**Exercise details**
Retype the whole listing below, character for character.

**Recorded data**
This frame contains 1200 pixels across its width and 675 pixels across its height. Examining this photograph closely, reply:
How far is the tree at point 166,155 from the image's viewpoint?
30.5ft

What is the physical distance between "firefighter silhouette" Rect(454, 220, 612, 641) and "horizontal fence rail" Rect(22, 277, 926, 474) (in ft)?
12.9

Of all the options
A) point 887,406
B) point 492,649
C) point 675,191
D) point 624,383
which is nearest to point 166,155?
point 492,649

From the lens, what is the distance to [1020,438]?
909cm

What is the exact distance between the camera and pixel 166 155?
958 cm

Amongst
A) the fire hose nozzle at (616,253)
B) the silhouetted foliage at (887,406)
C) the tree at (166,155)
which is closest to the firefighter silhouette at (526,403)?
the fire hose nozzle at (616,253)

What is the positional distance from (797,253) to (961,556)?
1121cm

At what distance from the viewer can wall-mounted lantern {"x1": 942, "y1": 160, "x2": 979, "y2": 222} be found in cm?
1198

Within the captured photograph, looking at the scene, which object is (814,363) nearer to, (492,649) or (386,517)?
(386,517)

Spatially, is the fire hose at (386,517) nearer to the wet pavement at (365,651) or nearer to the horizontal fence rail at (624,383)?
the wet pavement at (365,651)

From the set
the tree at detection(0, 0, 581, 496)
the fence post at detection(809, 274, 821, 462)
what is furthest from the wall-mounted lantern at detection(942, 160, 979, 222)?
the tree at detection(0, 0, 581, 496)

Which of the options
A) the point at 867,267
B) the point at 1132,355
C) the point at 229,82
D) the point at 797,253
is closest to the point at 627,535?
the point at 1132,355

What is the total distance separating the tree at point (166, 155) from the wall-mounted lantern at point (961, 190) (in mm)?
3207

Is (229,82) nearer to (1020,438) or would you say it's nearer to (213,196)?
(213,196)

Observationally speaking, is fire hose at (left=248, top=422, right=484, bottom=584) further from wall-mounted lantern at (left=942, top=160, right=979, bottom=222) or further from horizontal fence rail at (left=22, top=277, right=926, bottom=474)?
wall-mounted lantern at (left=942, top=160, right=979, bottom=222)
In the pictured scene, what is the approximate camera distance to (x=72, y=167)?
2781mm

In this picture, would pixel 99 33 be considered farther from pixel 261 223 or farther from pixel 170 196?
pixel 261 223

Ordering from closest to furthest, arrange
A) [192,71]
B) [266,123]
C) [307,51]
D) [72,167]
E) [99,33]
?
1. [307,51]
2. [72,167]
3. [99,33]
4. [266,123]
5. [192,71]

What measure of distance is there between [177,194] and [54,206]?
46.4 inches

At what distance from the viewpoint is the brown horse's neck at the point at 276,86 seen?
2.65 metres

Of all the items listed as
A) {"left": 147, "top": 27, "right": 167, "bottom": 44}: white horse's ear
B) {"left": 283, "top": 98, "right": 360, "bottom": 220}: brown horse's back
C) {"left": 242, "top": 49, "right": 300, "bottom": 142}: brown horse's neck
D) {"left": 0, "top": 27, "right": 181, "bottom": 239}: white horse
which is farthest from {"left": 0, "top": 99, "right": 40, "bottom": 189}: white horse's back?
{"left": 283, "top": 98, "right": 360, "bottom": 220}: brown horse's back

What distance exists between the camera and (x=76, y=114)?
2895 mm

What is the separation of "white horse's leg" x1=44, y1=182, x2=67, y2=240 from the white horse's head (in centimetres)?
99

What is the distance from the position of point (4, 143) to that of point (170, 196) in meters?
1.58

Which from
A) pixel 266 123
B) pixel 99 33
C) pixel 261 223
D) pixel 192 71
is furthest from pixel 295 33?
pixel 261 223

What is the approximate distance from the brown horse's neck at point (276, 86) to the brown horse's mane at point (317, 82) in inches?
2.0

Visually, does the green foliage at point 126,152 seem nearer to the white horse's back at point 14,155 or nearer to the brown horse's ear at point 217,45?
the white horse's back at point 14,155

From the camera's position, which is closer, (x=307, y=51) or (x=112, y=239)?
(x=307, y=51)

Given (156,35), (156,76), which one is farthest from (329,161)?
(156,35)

**Finished answer**
This frame contains 1200 pixels across its width and 675 pixels across its height. Examining this photograph closely, reply:
How far is the tree at point 166,155 from the image's viewpoint?
30.5ft

What is the physical distance between "firefighter silhouette" Rect(454, 220, 612, 641) and "horizontal fence rail" Rect(22, 277, 926, 474) (in ft)?
12.9

Of all the options
A) point 887,406
B) point 492,649
C) point 675,191
D) point 624,383
which is nearest to point 166,155?
point 492,649

From the lens, what is the distance to [1020,438]?
909cm

What is the exact distance between the camera and pixel 166 155?
958 cm

Amongst
A) the fire hose nozzle at (616,253)
B) the silhouetted foliage at (887,406)
C) the tree at (166,155)
which is closest to the firefighter silhouette at (526,403)?
the fire hose nozzle at (616,253)

What is the positional distance from (797,253) to (961,556)?
1121cm

At what distance from the viewer can wall-mounted lantern {"x1": 942, "y1": 160, "x2": 979, "y2": 222} be found in cm?
1198

Within the captured photograph, looking at the scene, which object is (814,363) nearer to, (492,649) or (386,517)?
(386,517)

Spatially, is the fire hose at (386,517) nearer to the wet pavement at (365,651) or nearer to the horizontal fence rail at (624,383)?
the wet pavement at (365,651)

From the set
the tree at detection(0, 0, 581, 496)
the fence post at detection(809, 274, 821, 462)
what is furthest from the wall-mounted lantern at detection(942, 160, 979, 222)?
the tree at detection(0, 0, 581, 496)

Which of the options
A) the point at 867,267
B) the point at 1132,355
C) the point at 229,82
D) the point at 797,253
is closest to the point at 627,535?
the point at 1132,355

What is the total distance separating the tree at point (166, 155) from the wall-mounted lantern at point (961, 190) (in mm)?
3207

Is (229,82) nearer to (1020,438) or would you say it's nearer to (213,196)?
(213,196)

Observationally speaking, is fire hose at (left=248, top=422, right=484, bottom=584) further from wall-mounted lantern at (left=942, top=160, right=979, bottom=222) or further from horizontal fence rail at (left=22, top=277, right=926, bottom=474)?
wall-mounted lantern at (left=942, top=160, right=979, bottom=222)
In the pictured scene, what is the approximate camera distance to (x=72, y=167)?
2781mm

In this picture, would pixel 99 33 be considered farther from pixel 261 223 or farther from pixel 170 196?
pixel 261 223

Ordering from closest to furthest, arrange
A) [192,71]
B) [266,123]
C) [307,51]
D) [72,167]
E) [99,33]
?
1. [307,51]
2. [72,167]
3. [99,33]
4. [266,123]
5. [192,71]

What measure of distance is there between [177,194] and [54,206]?
46.4 inches

At what distance from the viewpoint is the brown horse's neck at the point at 276,86 seen?
2.65 metres

Of all the items listed as
A) {"left": 147, "top": 27, "right": 167, "bottom": 44}: white horse's ear
B) {"left": 283, "top": 98, "right": 360, "bottom": 220}: brown horse's back
C) {"left": 242, "top": 49, "right": 300, "bottom": 142}: brown horse's neck
D) {"left": 0, "top": 27, "right": 181, "bottom": 239}: white horse
which is farthest from {"left": 0, "top": 99, "right": 40, "bottom": 189}: white horse's back?
{"left": 283, "top": 98, "right": 360, "bottom": 220}: brown horse's back

What distance exists between the camera and (x=76, y=114)?
2895 mm

What is the separation of "white horse's leg" x1=44, y1=182, x2=67, y2=240 from the white horse's head (in centimetres)?
99

What is the distance from the position of point (4, 143) to that of point (170, 196) in meters?
1.58

Which from
A) pixel 266 123
B) pixel 99 33
C) pixel 261 223
D) pixel 192 71
is furthest from pixel 295 33?
pixel 261 223

What is the approximate distance from the brown horse's neck at point (276, 86) to the brown horse's mane at point (317, 82) in inches?
2.0

Visually, does the green foliage at point 126,152 seem nearer to the white horse's back at point 14,155 or nearer to the brown horse's ear at point 217,45?
the white horse's back at point 14,155

From the camera's position, which is closer, (x=307, y=51) or (x=112, y=239)?
(x=307, y=51)

Given (156,35), (156,76), which one is farthest from (329,161)?
(156,35)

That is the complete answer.